WHAT TO WORK ON
1. Reproduce the passage of the report on the war in Yemen that opens with the words containing "Curiously, the Ansar" and closes with "of the kingdom.".
2. According to the report on the war in Yemen, the Houthi military spokesman said military targets were attacked in which cities? List all of them.
3. Go on with the report on the war in Yemen, writing what comes after its last sentence.

PROVIDED TEXT
Marib, the Saudi-led coalition’s last bastion in northern Yemen, is an “impenetrable wall,” said Yemen’s puppet government’s foreign minister.
The Houthis (Ansar Allah), who seized the capital Sanaa in 2014, have intensified their fight for Marib this year, but have come under heavy bombardment from the Saudi-led military coalition, and still their offensive continues.
Meanwhile, on November 20th the Iran-aligned Houthi movement said it had fired 14 drones at several Saudi Arabian cities, including at Saudi Aramco facilities.
The Houthi military spokesman Yahya Saree said that the group had attacked Aramco’s refineries in Jeddah as well as military targets in Riyadh, Jeddah, Abha, Jizan and Najran.
Curiously, the Ansar Allah statement mentioned the wrong name for the international airport in Jeddah and the wrong location for the King Khalid base, saying it was in Riyadh when it is actually in the southern part of the kingdom.
The Saudi-led coalition said that it had destroyed three drones launched towards southern Saudi Arabia and a fourth over Yemen. It said the group “failed to launch two ballistic missiles” and that they fell inside Yemen.
Riyadh’s forces also responded, by attacking 13 targets in Yemen. The operation hit weapons depots, air defense systems and drones’ communication systems in Sanaa, Saada, and Marib provinces, the coalition said.
In addition to Marib, al-Hudaydah and Taiz are becoming increasingly volatile points.
Earlier, the Saudi-led coalition partially withdrew from the port city to redeploy forces and likely to support the fight for the central city of Marib. It is quite possible that this is part of a larger plan to attempt and stretch Houthi forces and resources in defending and attacking several locations.

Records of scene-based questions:
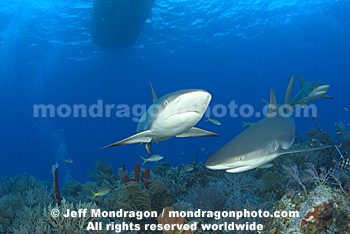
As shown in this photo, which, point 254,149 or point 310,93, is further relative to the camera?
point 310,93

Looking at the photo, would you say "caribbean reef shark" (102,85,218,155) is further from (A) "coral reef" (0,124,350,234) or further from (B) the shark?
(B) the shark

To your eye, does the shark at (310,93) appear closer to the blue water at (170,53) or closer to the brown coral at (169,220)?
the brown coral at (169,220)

* * *

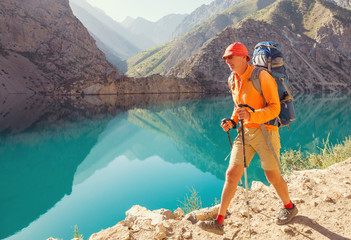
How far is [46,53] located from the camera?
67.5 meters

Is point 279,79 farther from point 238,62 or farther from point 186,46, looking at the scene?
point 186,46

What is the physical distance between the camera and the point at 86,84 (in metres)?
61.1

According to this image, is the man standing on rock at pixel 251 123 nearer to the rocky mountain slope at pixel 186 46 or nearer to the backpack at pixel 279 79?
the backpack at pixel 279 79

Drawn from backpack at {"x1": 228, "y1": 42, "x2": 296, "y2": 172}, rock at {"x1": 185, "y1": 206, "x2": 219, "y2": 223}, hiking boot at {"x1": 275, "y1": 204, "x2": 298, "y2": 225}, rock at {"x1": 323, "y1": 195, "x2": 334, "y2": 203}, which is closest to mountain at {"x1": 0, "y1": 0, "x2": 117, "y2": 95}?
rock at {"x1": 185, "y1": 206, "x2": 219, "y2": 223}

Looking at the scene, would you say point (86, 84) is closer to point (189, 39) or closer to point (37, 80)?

ANSWERS PROVIDED
1.
Curiously, the Ansar Allah statement mentioned the wrong name for the international airport in Jeddah and the wrong location for the King Khalid base, saying it was in Riyadh when it is actually in the southern part of the kingdom.

2. Riyadh, Jeddah, Abha, Jizan, Najran

3.
On November 21, Saudi-backed forces managed to expel the Houthis from the district of Hays, some 100 km to the south of the al-Hudaydah provincial center.
Saudi-backed forces also advanced in the districts of al-Jarrahi and Jabal Ra’s. At the same time they managed to secure some positions in the district of Maqbanah in the nearby province of Taiz.
The coalition claims that the decision to withdraw from al-Hudaydah was the result of the Houthis’ repeated violations of the UN-brokered ceasefire and the group’s control over several Red Sea ports, including that of al-Hudaydah, but it is obvious that supporting Marib was the main reason.
Saudi-backed forces kicked off a military operation in the central province of Shabwah on November 20, just to pressure the Houthis.
Clashes around Marib and other locations throughout Yemen are likely to intensify before the end of the year, as the increased activity on both sides is more than evident. The Houthis appear to have the upper hand, but no crushing blow of any sort has been dealt to the Saudi-led coalition.